Nowadays Melbourne (pronounced Mel-b’n) is Australia’s second largest city. It four million inhabitants compared with Sydney’s 4.7 million. Melbourne still retains that Victorian air – there’s still a distinctly conservative feel to the place, compared with the rest of Australia. Many Victorian bluestone buildings remain amongst the brand-new high-rise blocks. And unlike laidback Aussies elsewhere, the citizens of Melbourne tend to take life rather more seriously. A higher proportion wear sober suits – and not just because it’s colder in winter. Not surprisingly, Melbourne’s twin city in the U.S. is Boston. Whereas in Sydney the first question is ‘How much money do you make?’, in Melbourne they tend to ask: ‘What school did you go to?’
Melbourne has no less than five universities, the oldest founded as early as 1855. And it is proud of its traditional colleges, elitist institutions modelled on English public schools. When the American evangelist Billy Graham visited Melbourne in the 1950s, he called it ‘the most moral city in the world’. A more typical reaction came from Ava Gardner, when she came to work on the film On the Beach ten years later. When asked about the film, she said: “It’s a story about the end of the world, and Melbourne sure is the right place to film it.”

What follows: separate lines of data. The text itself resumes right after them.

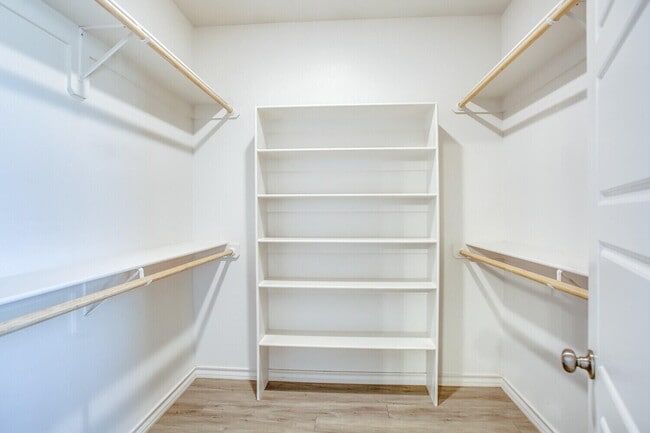 Building Photo - 2328 104th St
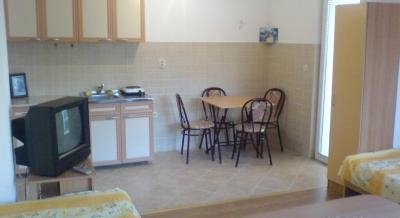 Iznajmljuju se apartmani i sobe turistima u centru Ohrida, private accommodation in city Ohrid, Macedonia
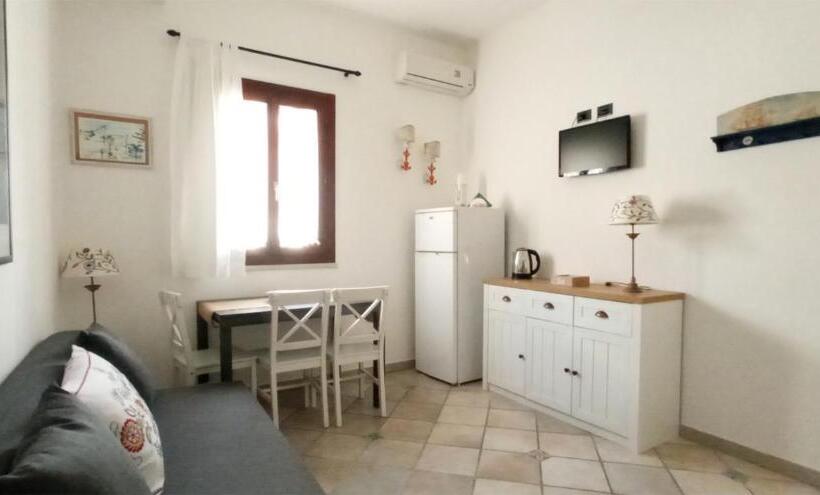 آپارتمان 1 خوابه همکف, Molo Di Levante   Rent Apartment
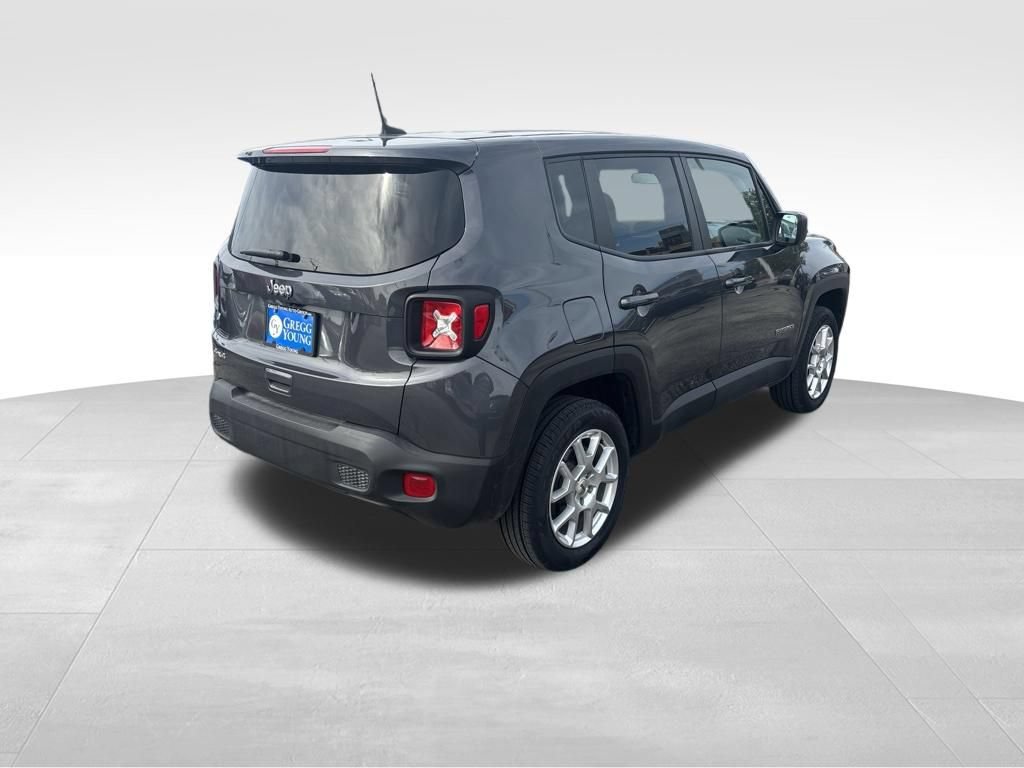 Used 2023 Jeep Renegade Latitude AWD/4WD image 7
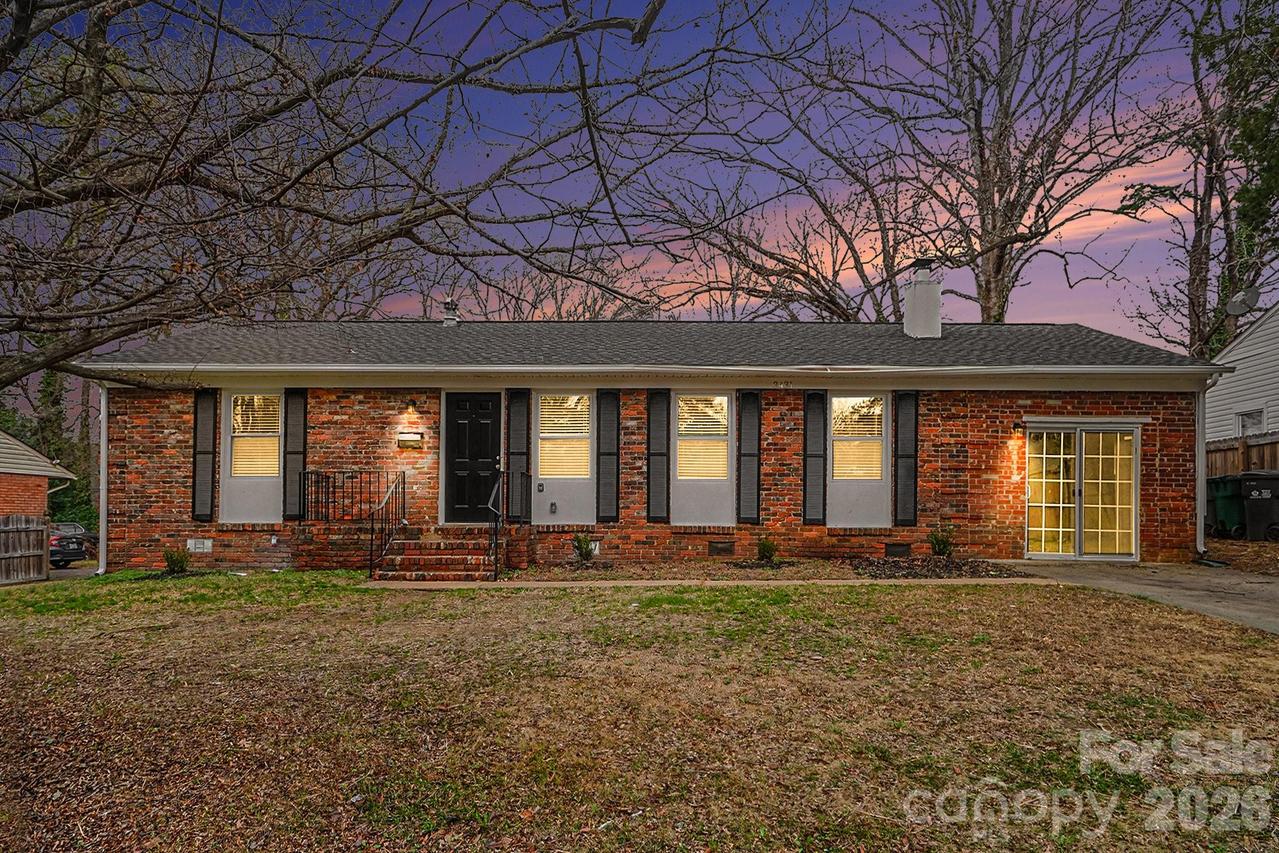 3431 Shamrock Dr., Charlotte, NC 28215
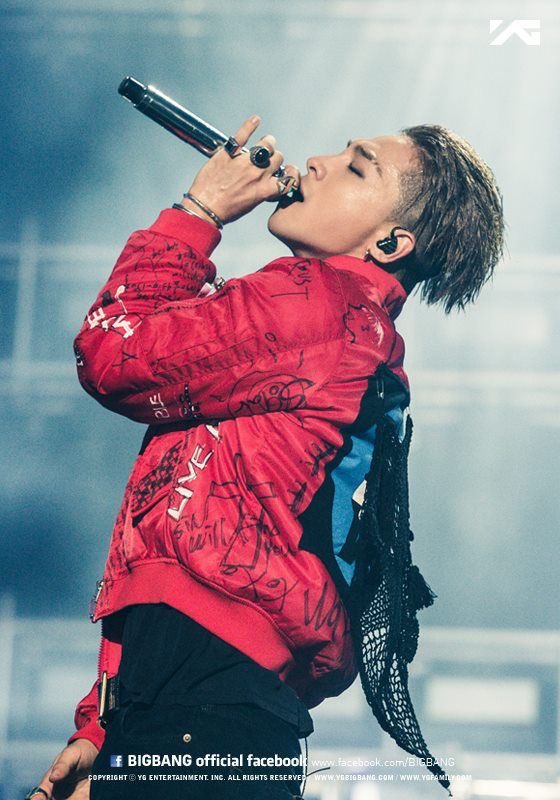 When he’s singing is when his jawline is at its greatest level of power #taeyang  #bigbang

This was the city that produced Edna Everage (her name echoing the Aussie pronounciation of average) – who was a parody product of suburbia before she became a housewife megastar. Nowadays, Melbourne’s image has undergone something of a revamp (much like Edna’s) and suburban Melbourne is the location of fictional Ramsay Street – home of Neighbours. Yet for all the soapy megastar glitz, the old Melbourne is still recognizable. This is also the city which produced media mogul Rupert Murdoch – the man responsible for making the world’s tabloids what they are today still likes to project a sober-suited image in public.
Fortunately, Melbourne was given a much-needed influx of life after the Second World War, with the arrival of large numbers of southern European immigrants. This brought in a colourful multiethnic mix, with a particularly high proportion of Italians and Greeks. Indeed, Melbourne now contains more Greeks than any city outside Athens. But Melbourne also contains thriving communities of Serbs, Turks, and Lebanese, as well as a large Chinese community whose origins date back to the gold-rush era.
This incongruous mix of old and new, conservative and colourful, makes Melbourne a fascinating place to visit. There’s plenty to see here, and experiencing the city will help you make up your own mind about the place.